I see the Big Ten flexing its muscle and making more raids. The Big Ten has raided the Big 12, Big East, and ACC, why stop there and not raid you biggest rival the SEC and strike while the iron is hot.

If the Big Ten wanted to expand to 20 schools and enhance the Big Ten network, the Big Ten could raid the SEC for Missouri, Vanderbilt and Kentucky and then come back for Virginia, North Carolina and Duke to have a complete easy boundary from Missouri through Tennessee and to the shores of the Carolinas and everything north to Canada.

Ok we could then have four 5 school pods of the following.

West Pod: Missouri, Nebraska, Iowa, Minnesota, Wisconsin

North Pod: Illinois, Northwestern, Purdue, Indiana, Kentucky

East Pod: Penn State, Rutgers, Ohio State, Michigan State, Michigan

South Pod: Maryland, Virginia, North Carolina, Duke, Vanderbilt


Shouldn't this be on the Dream Conference thread. ;) I'll give you Missouri but Kentucky and Vanderbilt :roll:

Seanbo,
A few short years ago almost all of the post on this board would have been targeted for the Dream thread. In these days anything is possible.

Do you realize how much money Vanderbilt could make in academics alone with membership in the Big Ten just saying?

Vanderbilt could decide to buck the trend and option to keep old academic rivals and keep getting the crap beat out of them by football first schools or join a conference they have a lot in common due to academics.
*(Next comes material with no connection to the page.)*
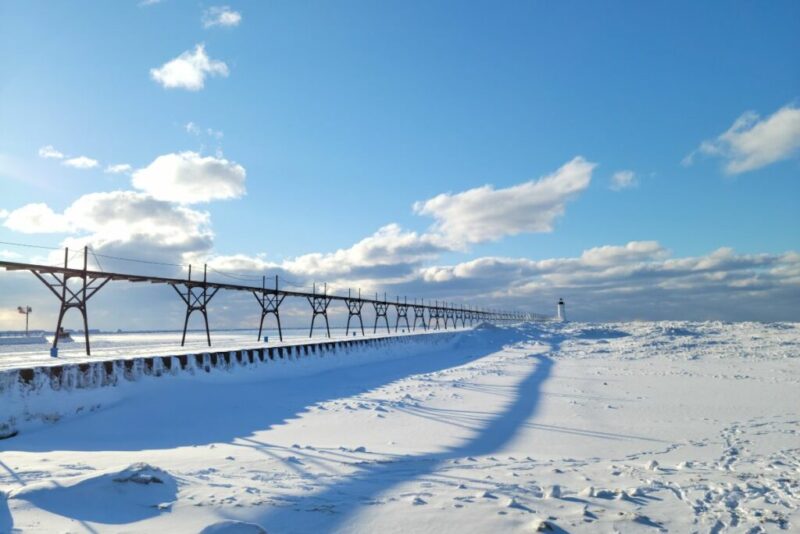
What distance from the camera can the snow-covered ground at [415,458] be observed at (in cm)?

Ditto Kentucky which would have great basketball rivalries with nearby Indiana and North Carolina in this 20 member scenario. Not sure Kentucky would fit the academic profile of the Big Ten?

Since Vanderbilt is or should be academic first and Kentucky is or should be basketball first, the Big Ten is not a dream if the conference wanted to expand into those states and markets.

Everyone just keep thinking the SEC is so untouchable because of football SOS when football may not always be the most important driving force in conference realignment. Just saying!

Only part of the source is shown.